Nous voulons attirer l’attention de cette commission royale sur l’industrie du cinéma au Canada. Comme point de départ nous formulons trois propositions :

  1. Nous devons d’abord considérer de quelle manière le gouvernement s’engage dans la diffusion de l’information, des nouvelles et de la culture et dans le développement du divertissement au pays lorsqu’il emprunte des avenues normalement réservées aux individus et à l’entreprise privée, particulièrement lorsque de telles pratiques conduisent dans l’immédiat ou à long terme à développer un monopole d’état.
  2. Si l’on en conclut qu’une agence gouvernementale est nécessaire dans ces domaines, alors il faut se demander si l’on doit régir ou non la concur­rence entre l’état et l’entreprise privée; auquel cas quelle autorité qui soit neutre pourrait y voir et jusqu’à quel point de tels règlements peuvent-ils garantir un rôle adéquat à l’entreprise privée.
  3. En plus de ces principes, on doit prendre en considération l’apport de l’initiative privée au développement passé et futur de la culture nationale, en particulier du Royaume-Uni et en Amérique du Nord.

Ces principes généraux sont sous-jacents à notre analyse de l’industrie du cinéma au Canada aujourd’hui…

L’ONF et les agences cinématographiques gouvernementales

Lors de sa création en 1939, l’Office n’était qu’un simple embryon d’une agence cinématographique. Unie à l’effort de guerre de ce pays, l’in­dustrie du cinéma s’engagea à fond avec son personnel qualifié, son équipe­ment, son expérience et ses services. Grâce à cette aide, l’ONF s’est dévelop­pé tel que nous le connaissons…

L’industrie ne regrette pas l’aide qu’elle a apportée à l’ONF mais, puisque la guerre est finie, nous pensons qu’il est temps de réviser les statuts, les buts et la nature de l’ONF et de repenser son rôle en temps de paix. Il faudrait particulièrement s’attarder à son rôle dans l’élaboration et la diffusion de l’information, de l’éducation et de la culture, et à ses relations avec le gouvernement et l’industrie.

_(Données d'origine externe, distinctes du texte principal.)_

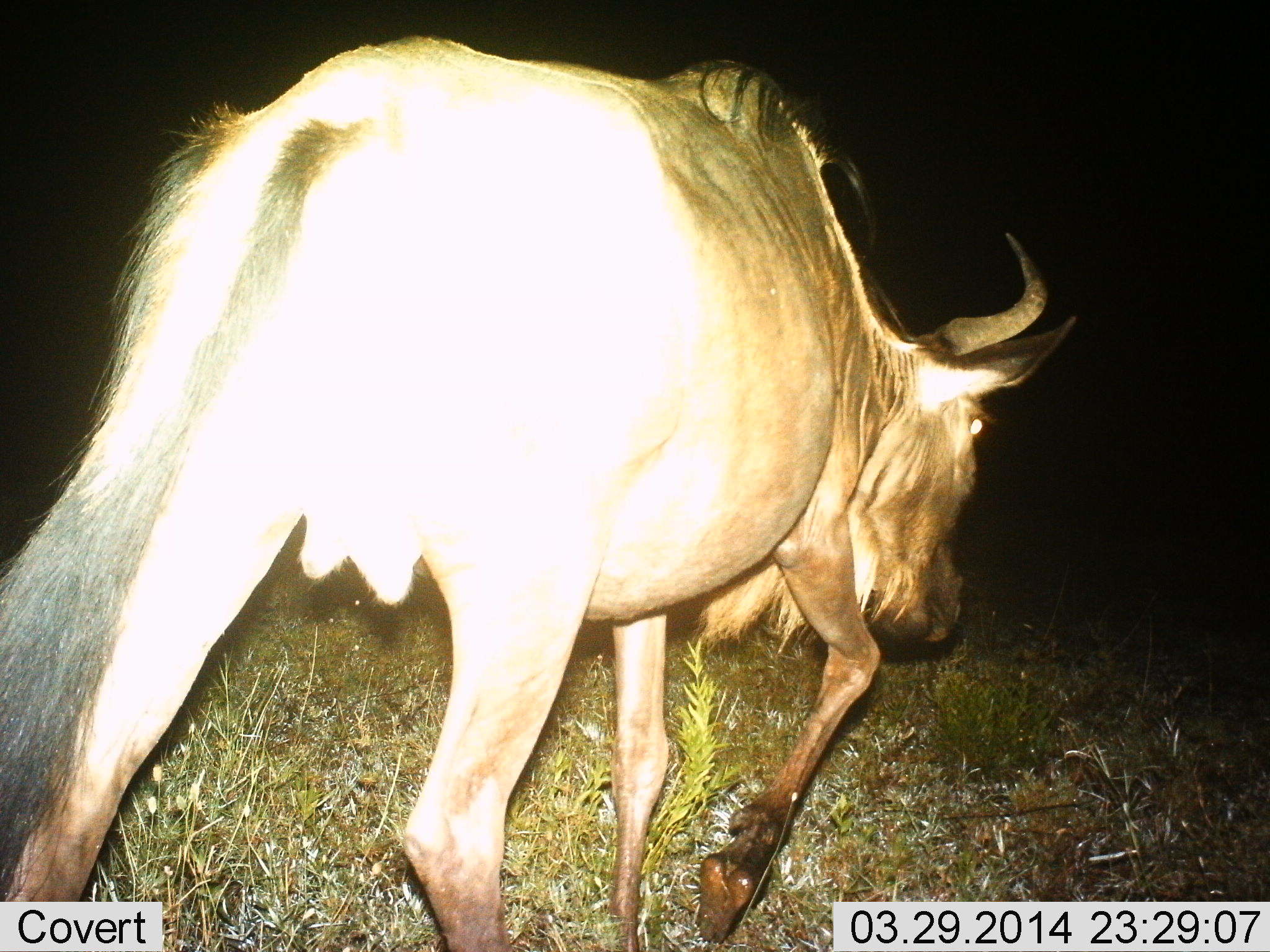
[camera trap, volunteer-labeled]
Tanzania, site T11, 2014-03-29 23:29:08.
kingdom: Animalia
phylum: Chordata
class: Mammalia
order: Artiodactyla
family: Bovidae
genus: Connochaetes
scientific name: Connochaetes taurinus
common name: blue wildebeest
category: wildebeest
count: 1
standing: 10%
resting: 0%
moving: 90%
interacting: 0%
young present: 0%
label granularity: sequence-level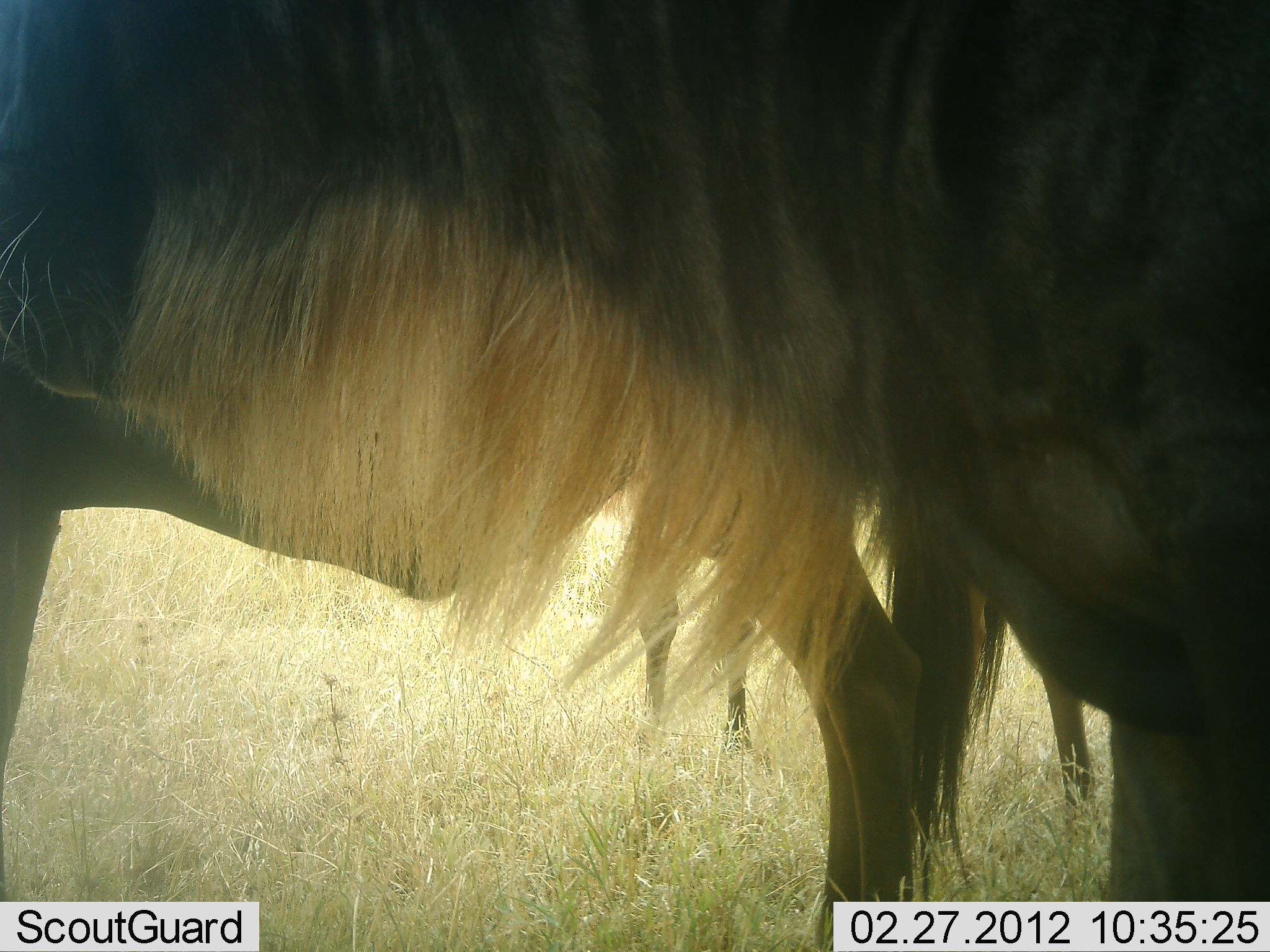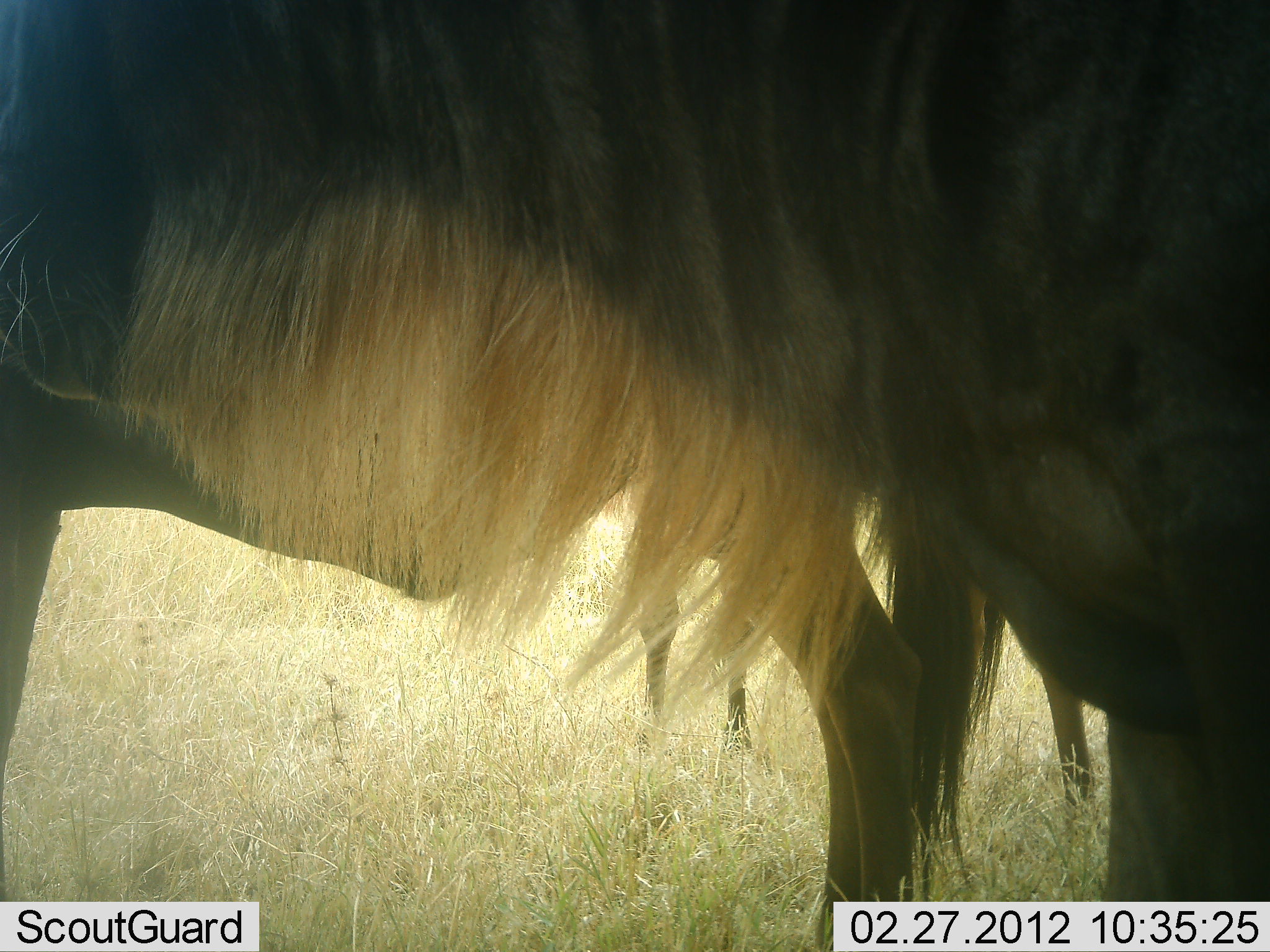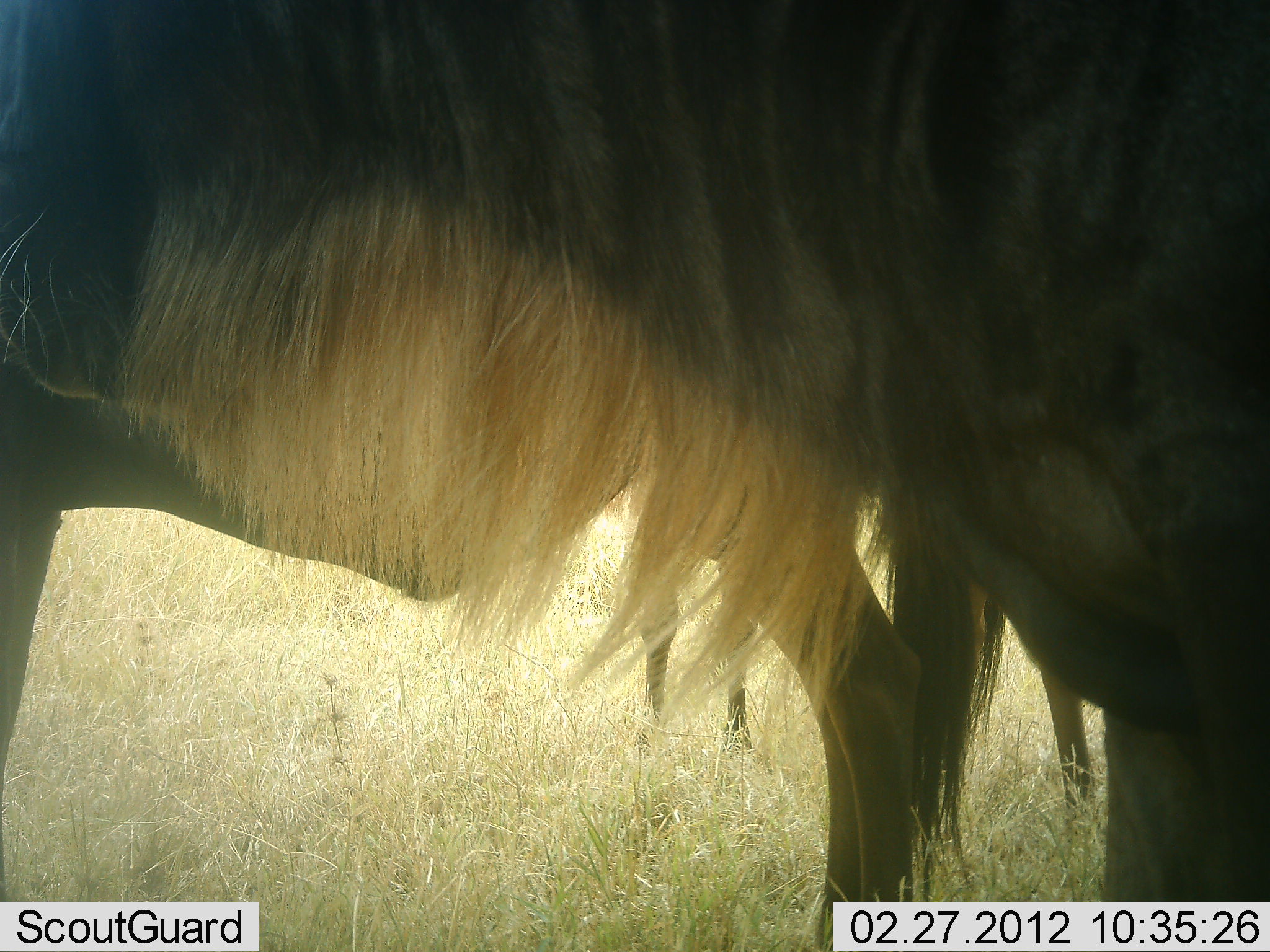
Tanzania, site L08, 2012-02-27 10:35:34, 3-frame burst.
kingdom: Animalia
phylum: Chordata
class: Mammalia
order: Artiodactyla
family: Bovidae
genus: Connochaetes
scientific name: Connochaetes taurinus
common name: blue wildebeest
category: wildebeest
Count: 3.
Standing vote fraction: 100%.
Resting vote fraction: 0%.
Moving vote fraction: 0%.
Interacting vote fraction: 0%.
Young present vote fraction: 17%.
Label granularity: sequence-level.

L’ONF et la production cinématographique

L’ONF dans son mémoire a révélé qu’au cours des dix dernières années il a dépensé beaucoup de fonds publics pour acheter des caméras, des pro­jecteurs, des tireuses, etc. et pour produire des films. Le coût exact de ces dépenses pour le peuple canadien n’a pas été révélé.

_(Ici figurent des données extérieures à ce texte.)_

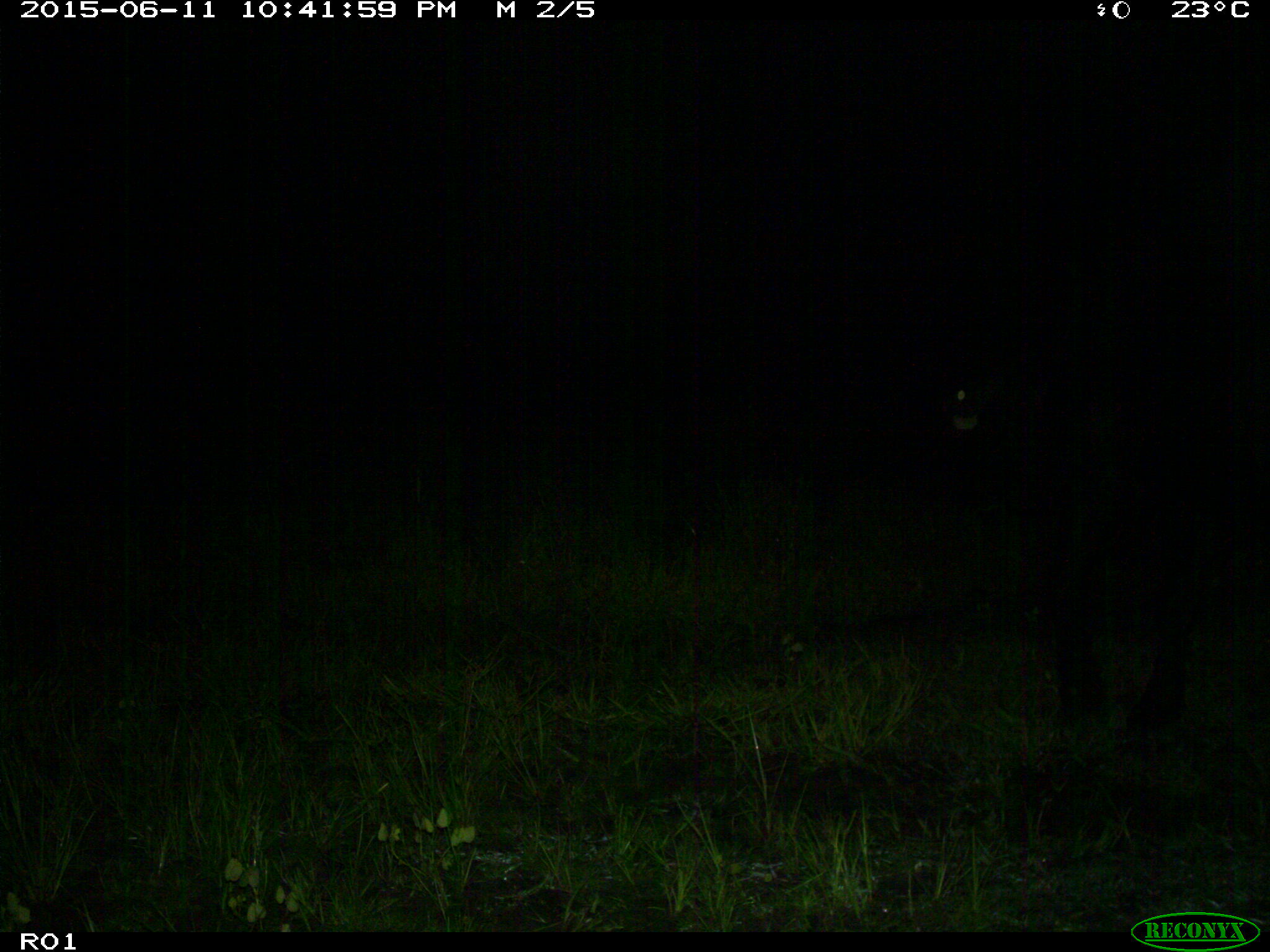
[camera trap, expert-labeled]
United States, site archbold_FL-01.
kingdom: Animalia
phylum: Chordata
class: Mammalia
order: Artiodactyla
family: Bovidae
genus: Bos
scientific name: Bos taurus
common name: domestic cow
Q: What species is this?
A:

TOUTES CES INSTALLATIONS ET CES SERVICES SONT ET ÉTAIENT DISPONIBLES AU CANADA DANS DES COMPAGNIES ET DES LABORATOIRES PRIVÉS.

Il a engagé et concentré à Ottawa un vaste personnel qui s’adonne, aux frais du public, à de la production de films.

DU PERSONNEL COMPÉTENT ET EXPÉRIMENTÉ ÉTAIT ET EST DISPONIBLE AU CANADA DANS L’ENTREPRISE PRIVÉE POUR LE GOUVERNEMENT, L’INDUSTRIE ET LE PUBLIC EN GÉNÉRAL.

Concentrer du personnel et des machines dans une agence gouvernemen­tale engagée dans toutes les sphères de l’activité cinématographique, sans prendre en considération le coût d’une telle entreprise pour le pays, représente un danger sérieux et véritable pour les firmes de cinéma existantes et constitue un obstacle réel à tout nouvel investissement canadien ou étranger dans ce domaine…

Concurrence malhonnête

Puisque l’Office ne paie ni impôt, ni diverses taxes, il est évidemment dans une position privilégiée pour concurrencer l’entreprise privée qui paie des taxes. De plus l’Office est exempté de frais de douane pour la plupart des achats d’équipement et de matériel qu’il effectue aux USA.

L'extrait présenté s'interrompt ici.